Any idea where to look next?

thanks

James

  • In reply to MichaelBolton:

    I am so glad to stumble upon this thread.  You are describing my issue to a T!  My users were ready to throw IT out the window and were demanding we get rid of the XG firewall.  We also had days where it worked perfectly such as two days this past week.

    I have also disabled it.

    I am severely frustrated with support.  The reasons I have gotten are: not enough bandwidth, cable bad, switch bad, network issues and just flat out it isn't our problem but yours.

    Thank you gentlemen!

  • In reply to MichaelBolton:

    FWIW, firewall acceleration is enabled on the AP HA setup I've been working with:

    console> system firewall-acceleration show
    Firewall Acceleration is Enabled.

  • My Installation Engineer is telling me that firmware version SFOS 16.05.5 MR5 will fix this issue.  Have any of you installed it?

     

    April

  • In reply to April Beachy:

    Hi April,

    The 2 bugs associated with my case, NC-19062 and NC-19219 are not listed as fixed on the release notes. The engineer on my case did not tell me MR5 has the fix either. I have not installed MR5 yet though to confirm either way. I will probably wait till next week just to make sure others bugs don't pop up.

    Mike

  • I can verify that the update SFOS 16.05.5 MR-5 fixed our connection dropping issue.

     

    Now on to fix the numerous other issues associated with the particular brand of user authentication that the XG firewall uses, STATS. My users call the side effect the white screen of death.

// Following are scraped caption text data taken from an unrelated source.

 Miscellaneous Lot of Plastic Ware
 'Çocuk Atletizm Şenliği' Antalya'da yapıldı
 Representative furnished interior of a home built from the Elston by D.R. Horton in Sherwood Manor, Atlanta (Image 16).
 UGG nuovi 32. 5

  • In reply to April Beachy:

    Just saw this thread and read through.  Had a customer with the same issues.  HA setup, LAG with VLAN's, drops every few minutes, etc.

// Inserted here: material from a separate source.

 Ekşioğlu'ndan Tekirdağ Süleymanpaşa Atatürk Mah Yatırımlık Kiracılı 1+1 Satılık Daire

    The strange drops were fixed for us by updating STAS (we were still running a v15 variant) and SFOS to v16.05.5 MR5.

    Like April noted, we have some other funky issues but nothing as maddening as the drops.

  • In reply to axsom1:

    DHCP Relay issues have been reported with the newer firmwares so I haven't been game to update yet

  • In reply to jamesharper:

    I've had the same issues.  Updated yesterday to v17 and DHCP relay stopped functioning.  Support had to manually config the relays through the console to get it back up.

    On the drops, I currently have STAS disabled, as it seemed to wreak havoc on the network.  No user rules created, yet every hour or so, it seemed to unauthenticate the users for about a minute, even after increasing the interval.  Seems pretty useless if it's going to unauthenticate the user prior to checking if the user is disconnected.  I feel it should keep the authentication, poll the user and act after the poll.

    Not to mention the DCOM error messages on the event logs of every system, firewalled or not.  I'll be reenabling STAS today to see if anything changed after the update.